**PROBLEM STATEMENT:** Below are some records. Write out exactly their lines from the one with "Smiling bride and" through the one with "A hand-knotted Keshan", and leave the pictures behind.

**EXERCISE DATA:**
◆ ◆ ◆

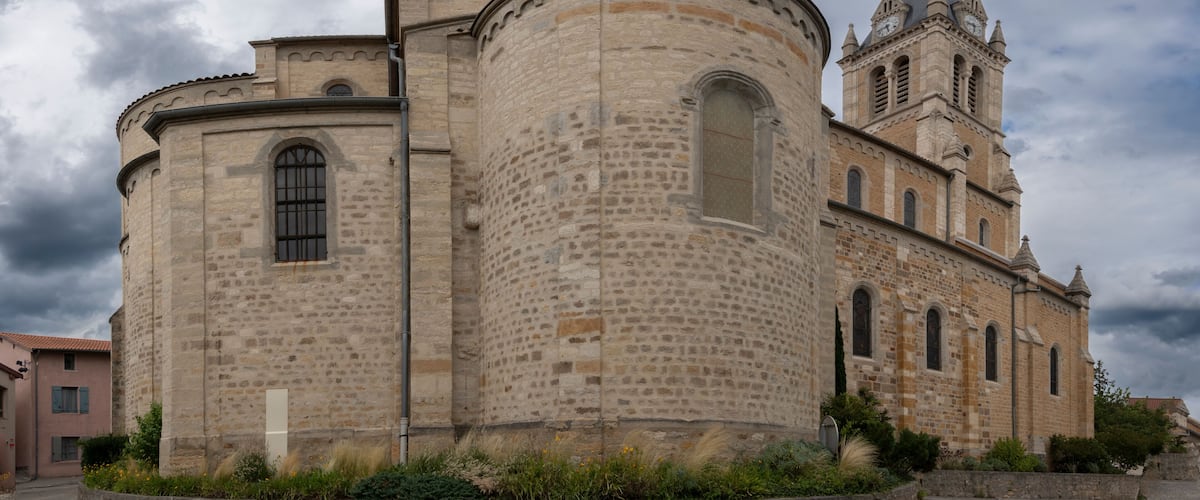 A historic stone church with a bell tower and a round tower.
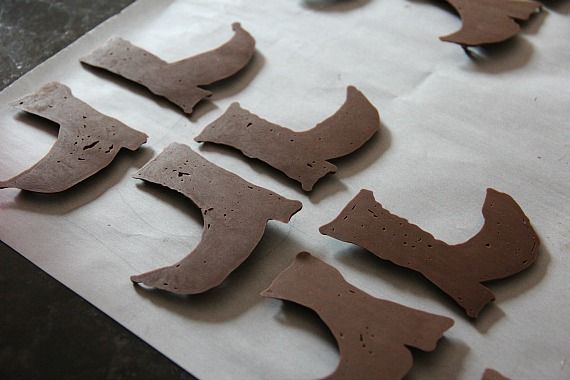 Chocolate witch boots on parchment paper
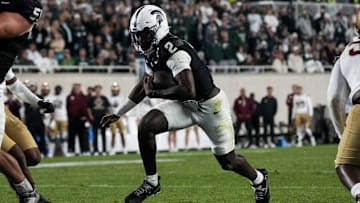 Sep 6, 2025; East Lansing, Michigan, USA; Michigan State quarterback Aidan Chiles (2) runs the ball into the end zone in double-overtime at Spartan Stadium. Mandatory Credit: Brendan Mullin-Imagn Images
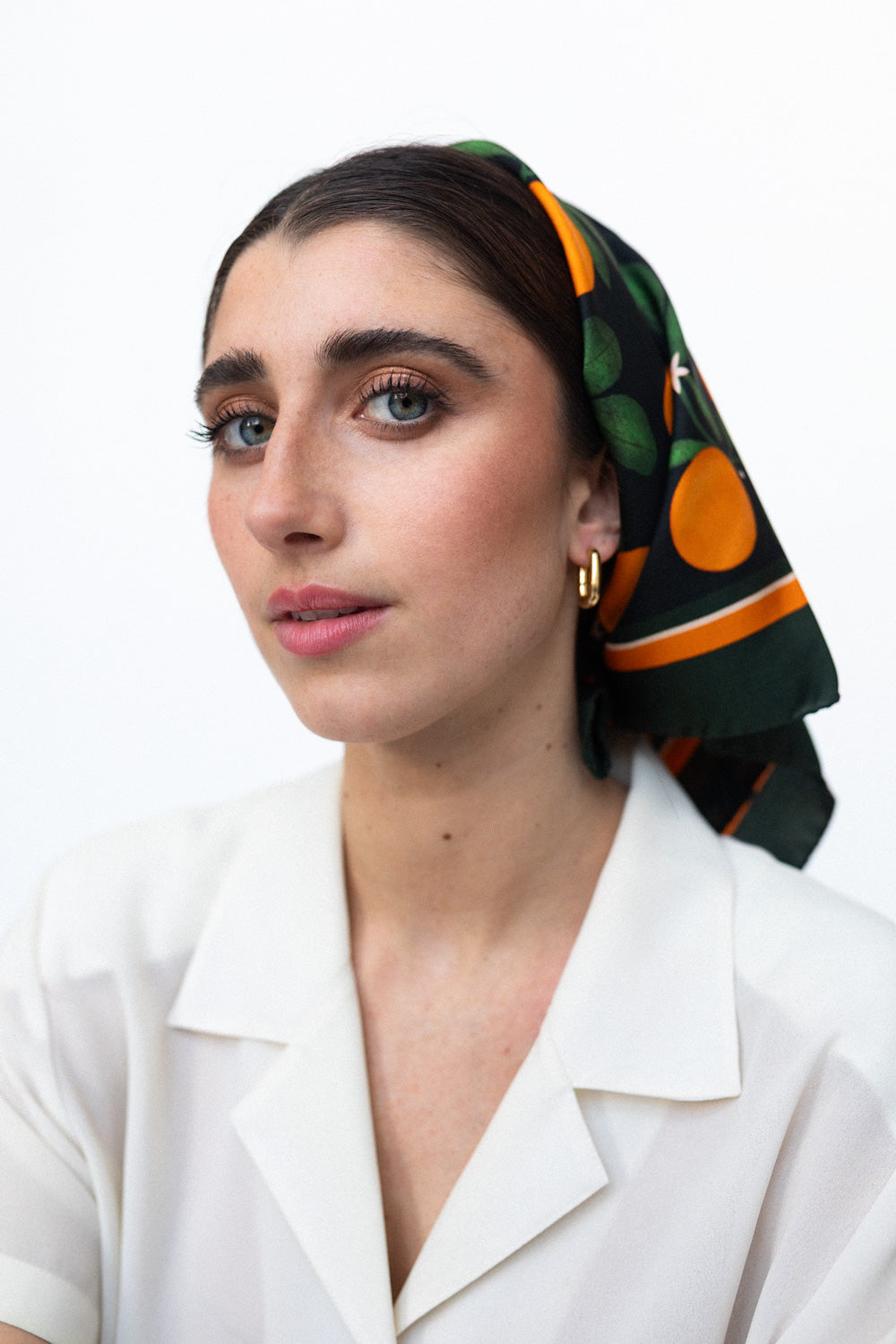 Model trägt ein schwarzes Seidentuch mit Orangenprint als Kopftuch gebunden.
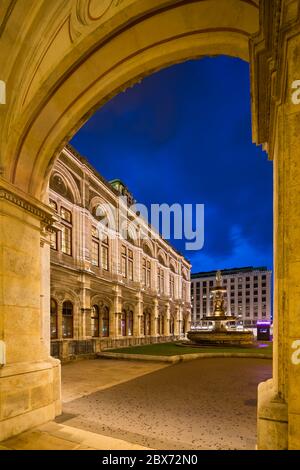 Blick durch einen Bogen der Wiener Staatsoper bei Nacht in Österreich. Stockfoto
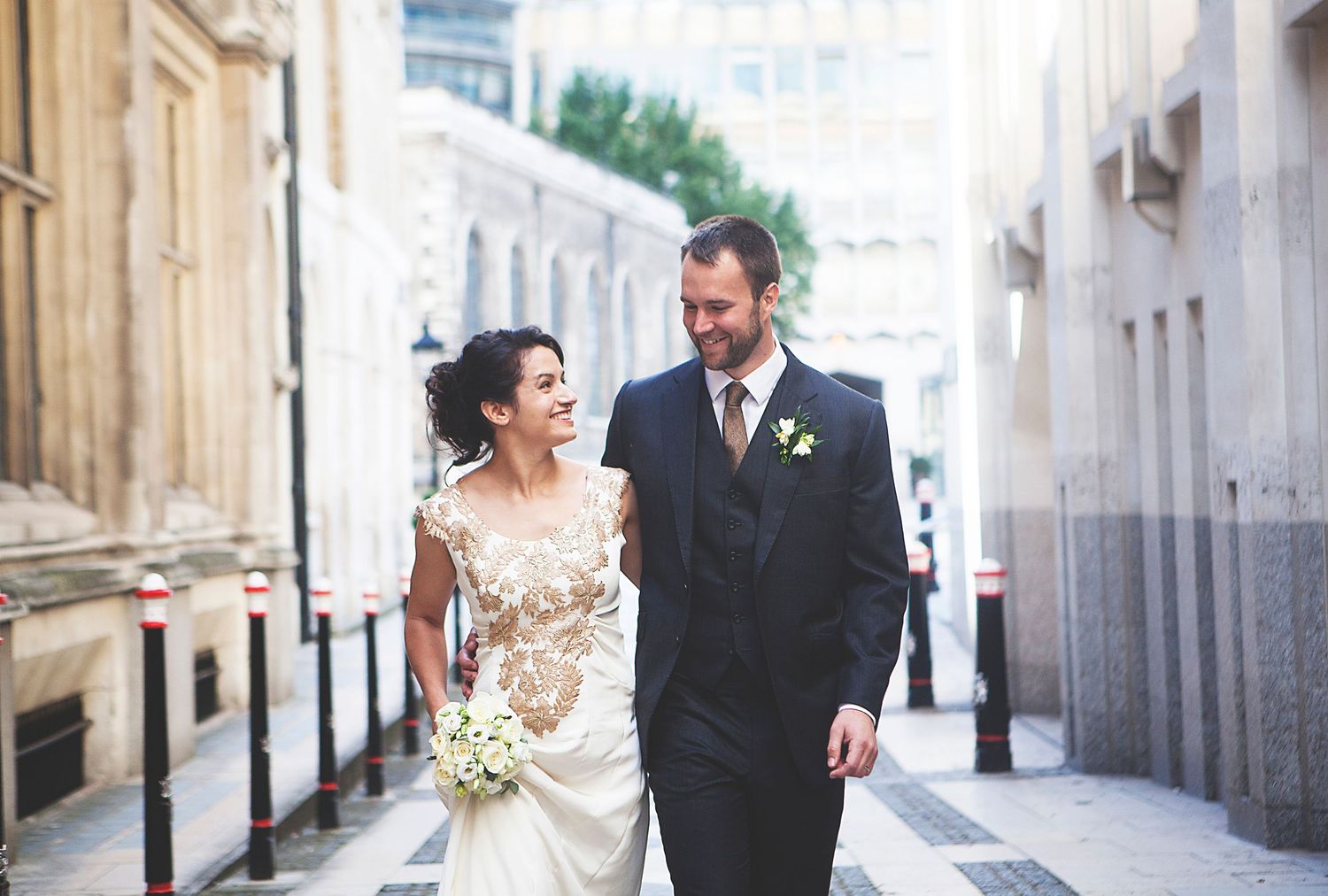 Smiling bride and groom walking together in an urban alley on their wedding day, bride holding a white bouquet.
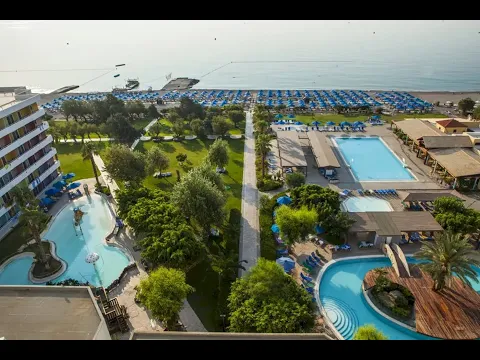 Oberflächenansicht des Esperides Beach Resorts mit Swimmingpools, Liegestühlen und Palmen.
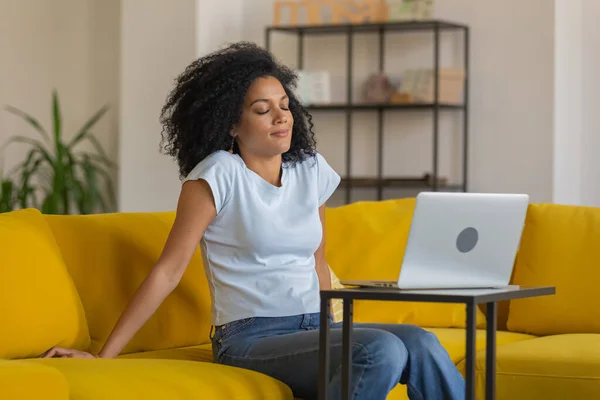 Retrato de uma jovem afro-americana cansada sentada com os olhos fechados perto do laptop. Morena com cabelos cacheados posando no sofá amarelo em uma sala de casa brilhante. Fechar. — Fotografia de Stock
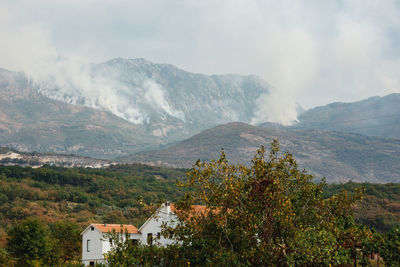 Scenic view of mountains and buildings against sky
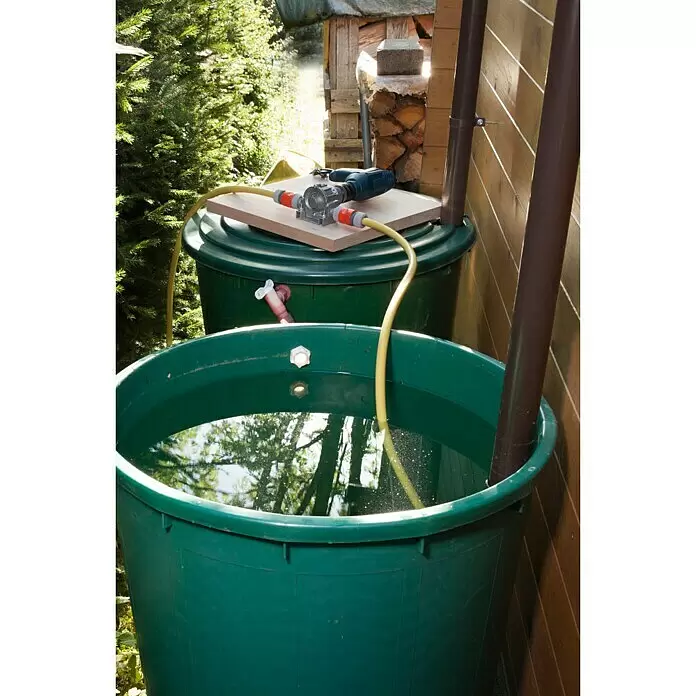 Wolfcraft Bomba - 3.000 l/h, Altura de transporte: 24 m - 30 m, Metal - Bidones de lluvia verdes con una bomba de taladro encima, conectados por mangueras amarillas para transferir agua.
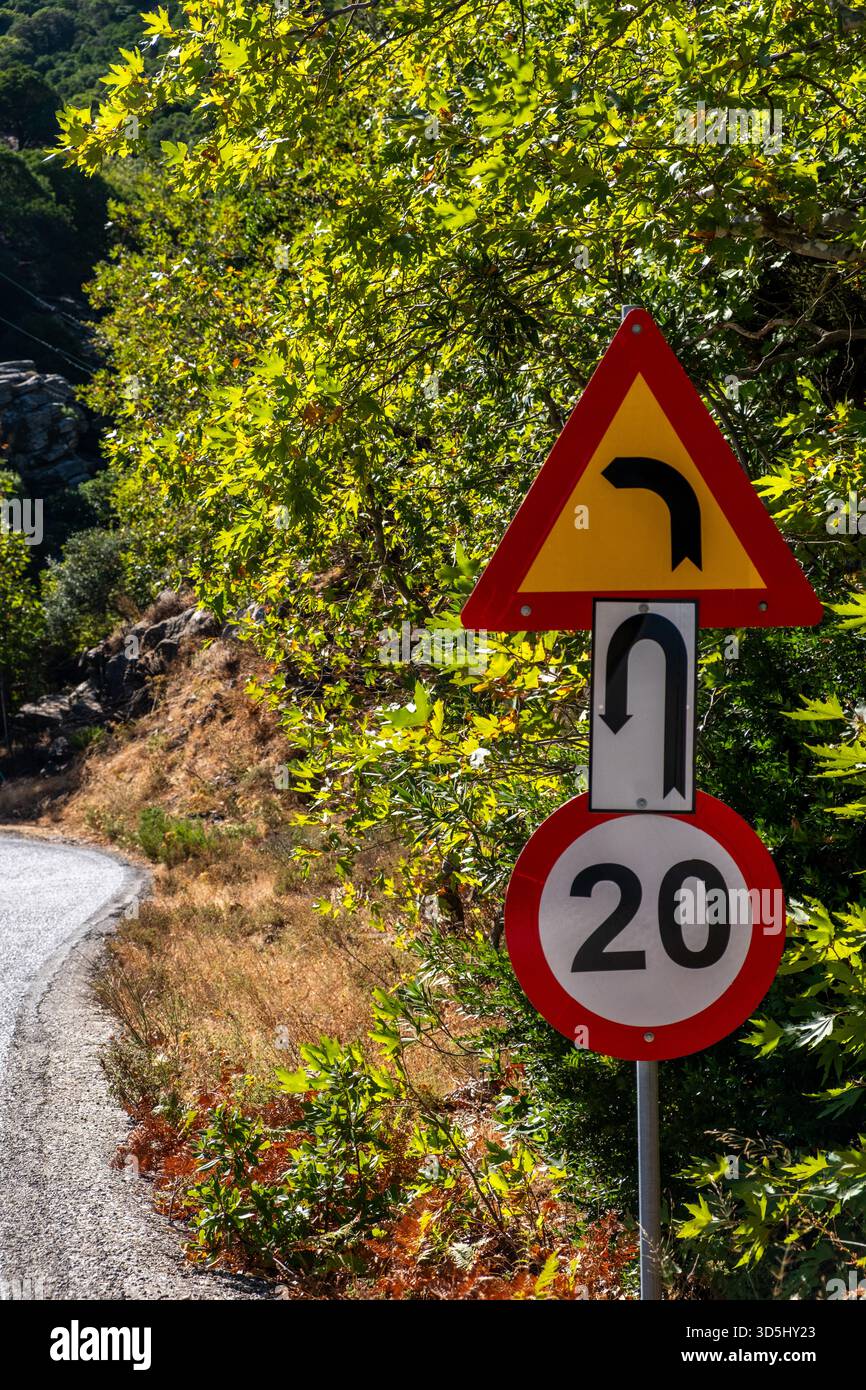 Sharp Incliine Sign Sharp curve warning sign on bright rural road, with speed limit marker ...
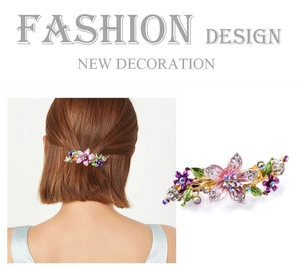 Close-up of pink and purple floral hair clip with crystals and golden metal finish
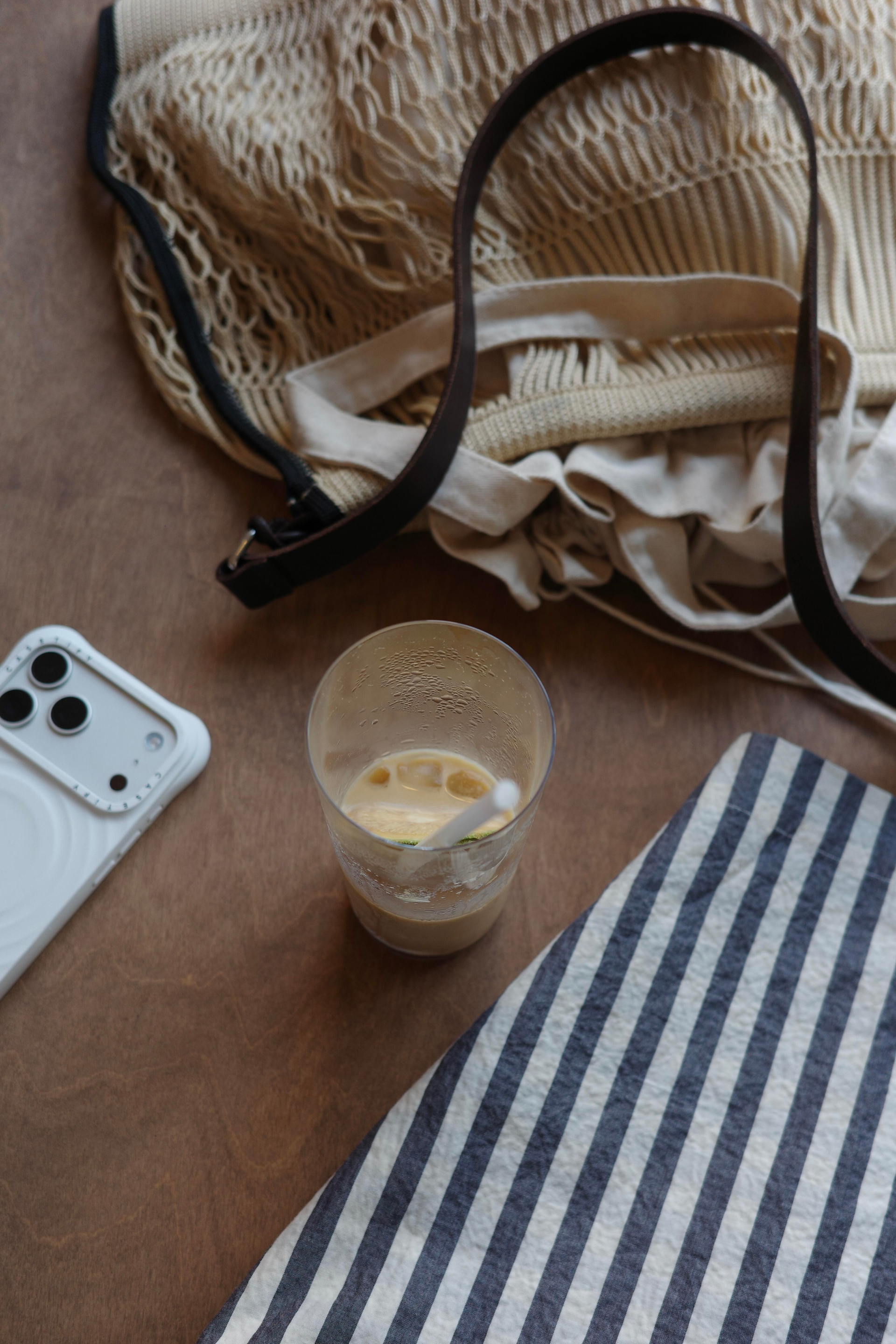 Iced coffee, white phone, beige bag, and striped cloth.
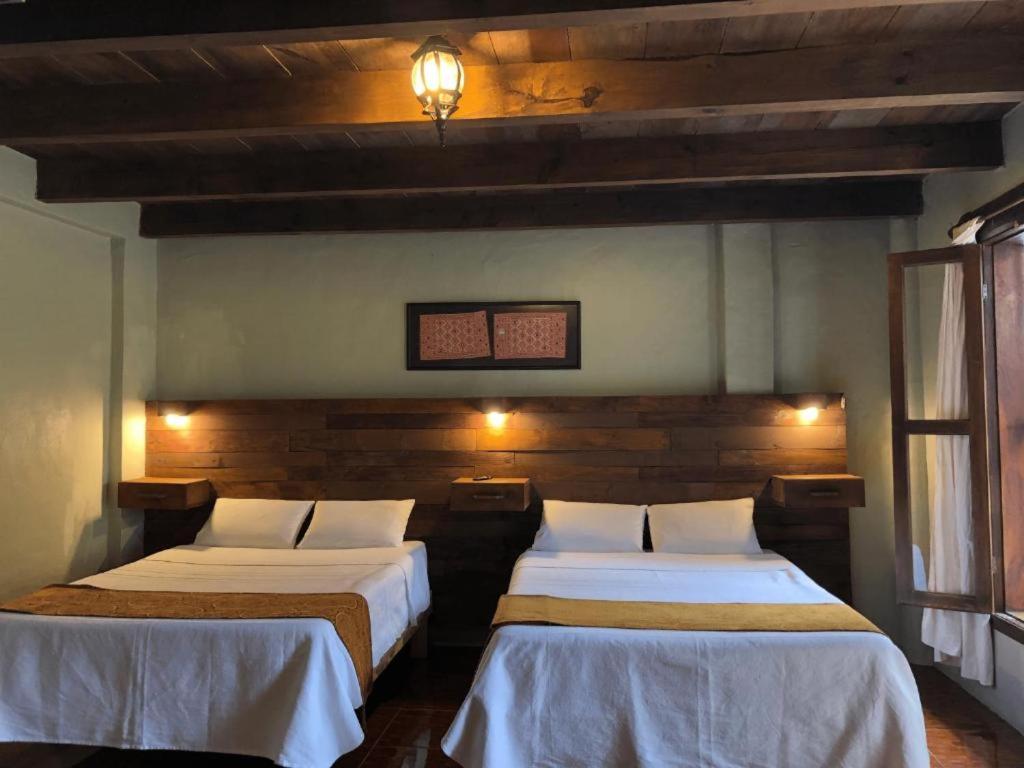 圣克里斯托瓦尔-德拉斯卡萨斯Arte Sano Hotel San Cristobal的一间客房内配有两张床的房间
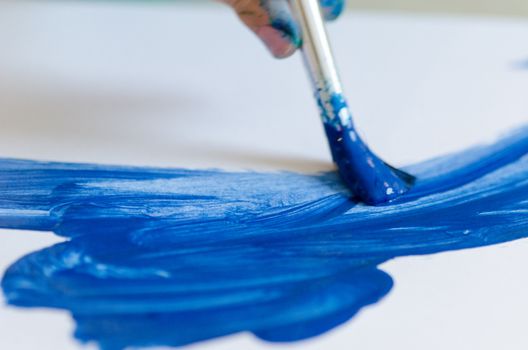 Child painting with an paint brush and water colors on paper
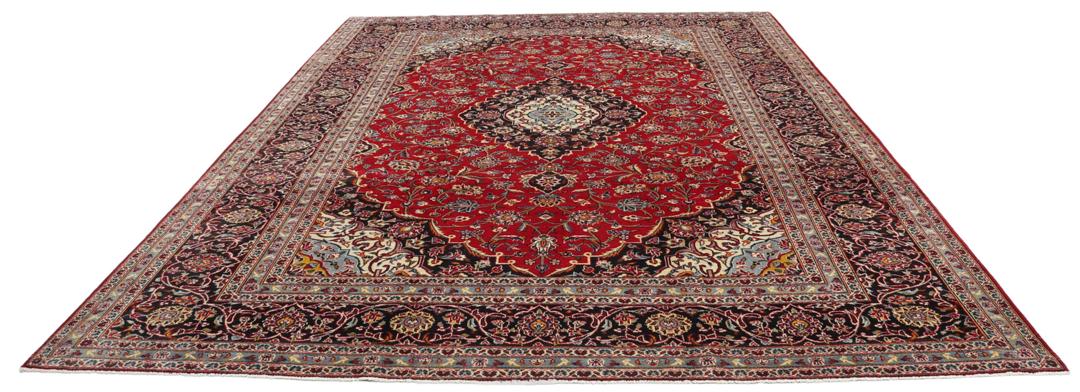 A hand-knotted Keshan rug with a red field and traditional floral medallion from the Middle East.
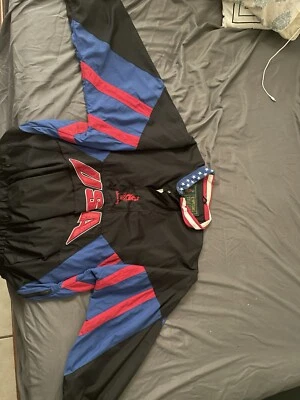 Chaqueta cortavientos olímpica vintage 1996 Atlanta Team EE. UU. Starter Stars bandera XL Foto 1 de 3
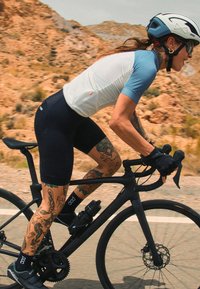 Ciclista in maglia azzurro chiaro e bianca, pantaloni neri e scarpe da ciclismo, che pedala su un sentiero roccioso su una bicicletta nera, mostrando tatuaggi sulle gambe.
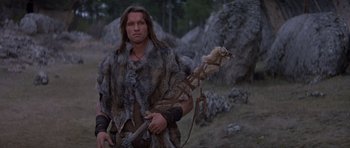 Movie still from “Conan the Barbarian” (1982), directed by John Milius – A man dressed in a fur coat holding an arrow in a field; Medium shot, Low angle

◆ ◆ ◆

**RESPONSE BOX:**
 Smiling bride and groom walking together in an urban alley on their wedding day, bride holding a white bouquet.
 Oberflächenansicht des Esperides Beach Resorts mit Swimmingpools, Liegestühlen und Palmen.
 Retrato de uma jovem afro-americana cansada sentada com os olhos fechados perto do laptop. Morena com cabelos cacheados posando no sofá amarelo em uma sala de casa brilhante. Fechar. — Fotografia de Stock
 Scenic view of mountains and buildings against sky
 Wolfcraft Bomba - 3.000 l/h, Altura de transporte: 24 m - 30 m, Metal - Bidones de lluvia verdes con una bomba de taladro encima, conectados por mangueras amarillas para transferir agua.
 Sharp Incliine Sign Sharp curve warning sign on bright rural road, with speed limit marker ...
 Close-up of pink and purple floral hair clip with crystals and golden metal finish
 Iced coffee, white phone, beige bag, and striped cloth.
 圣克里斯托瓦尔-德拉斯卡萨斯Arte Sano Hotel San Cristobal的一间客房内配有两张床的房间
 Child painting with an paint brush and water colors on paper
 A hand-knotted Keshan rug with a red field and traditional floral medallion from the Middle East.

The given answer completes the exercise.